In 1965, she worked with pediatrician Henry K. Silver, MD, at the University of Colorado to cofound the pediatric nurse practitioner role to meet growing primary healthcare needs for children.

During the webinar, Ford stressed that the NP role was not created to alleviate a physician shortage, but to meet the needs of people in the community who lacked access to care due to racial, socioeconomic, geographical and other barriers. 

“As nurses, we knew all along … that there were vulnerable groups in the community,” she said. “These vulnerable groups were the ones that nurses in the community were responding to.” 

Already, nurses were meeting these people’s needs through home health care, public nursing and military nursing – areas Ford had experience in. 

“I was well aware of what nurses could do,” she said.

NPs continue to meet the needs of vulnerable populations and many others by providing expert care and focusing on prevention, health promotion and teaching, Ford said.
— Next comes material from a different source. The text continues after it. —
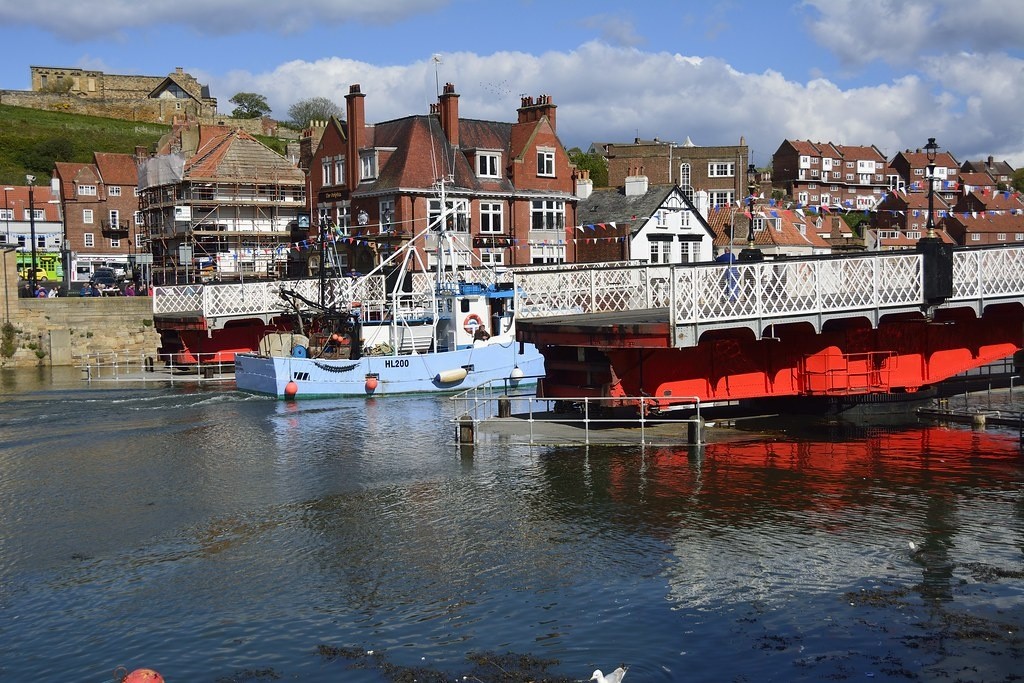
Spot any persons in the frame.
[22,283,62,298]
[80,280,154,297]
[473,325,490,342]
[715,247,739,303]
There are more than 355,000 NPs in the U.S., and the role is the fastest growing in health care.

Over the years, Ford has received numerous honors for her work, including the U.S. Surgeon General’s Medallion; Living Legend Award from the American Academy of Nursing; and the Gustav O. Lienhard Award from the Institute of Medicine of the National Academies. 

In helping to pioneer the NP role and throughout her career, Ford has continually worked to advance nursing education, promote specialized training and advocate for nurses’ autonomy.